How do I run an AI agent's shell commands safely on a Mac?

Flip on Agent Sandbox in MLX Core and every shell command the agent runs executes inside an isolated Linux VM built directly on Apple's Virtualization framework — not on your Mac. The VM boots in under a second, a green shield in the chat toolbar shows when commands run isolated, and the agent is told which environment it's in so it uses the right tools.

Can I still use the web apps the agent builds inside the sandbox?

Yes — this is the trick that makes the sandbox pleasant: any server the agent starts inside the VM is mirrored live to localhost on your Mac. An Express app the agent runs on guest port 8080 is http://localhost:8080 in your browser, automatically. Mirroring is loopback-only; nothing is exposed to your LAN.

Does the Agent Sandbox need Docker?

No. It pulls standard OCI container images directly — no Docker daemon, no Docker Desktop license. The image's filesystem becomes the VM's root, shared on demand, so guest overhead is about 1 GiB of RAM and boot takes under a second.

What can the sandboxed agent actually touch on my Mac?
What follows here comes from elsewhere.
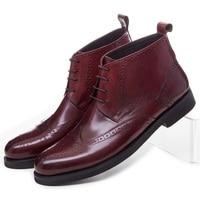 Большой Размеры Eur45 Мода черный/коричневый загар оксфорды мужские ботильоны ботинки из натуральной кожи мужские Туфли под платье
Only the workspace folder you chose, mounted into the VM at /workspace — and it follows your working-folder switch automatically. Networking is a separate toggle: turn it off and the VM gets no network device at all. Everything else on your Mac is invisible to the guest.

Let the agent go wild. Your Mac stays untouched.

The problem

You can't review every command. So stop having to.

Agent mode is most useful when you let it run — npm install, scaffold, migrate, retry. But every one of those commands executes somewhere, and per-command approval dialogs train you to click Allow without reading. The honest fix isn't more dialogs; it's making the blast radius someone else's filesystem.

With the sandbox on, the agent's shell is a real Linux machine that isn't yours. It can rm -rf to its heart's content — the VM's root is disposable, and your Mac's disk was never in the room.

MLX Core chat with the green sandbox shield active while an agent runs shell commands in the Linux VM — The green shield means every shell command is running inside the VM, not on macOS.

The engineering

A real VM that behaves like a lightweight one

This is Apple's Virtualization framework driving a minimal Linux kernel — the same foundation apps like UTM ship on, Mac App Store-compatible, no kernel extensions, no Docker daemon. The root filesystem is a standard OCI container image, pulled directly (no Docker required) and shared into the VM on demand, so the guest needs only ~1 GiB of RAM and cold-boots in under a second.

The agent is also told which environment it's in — so it reaches for apt inside the VM instead of brew, and vice versa when the sandbox is off.

Apple Virtualization framework — hardware-enforced isolation, signed by the OS vendor.
OCI images as rootfs — pull any standard container image, no Docker.
Sub-second boot, ~1 GiB RAM — cheap enough to leave on always.
Background processes tracked — the chat shows what's running in the guest, with a kill button.

The magic trick

Guest servers appear on your localhost. Live.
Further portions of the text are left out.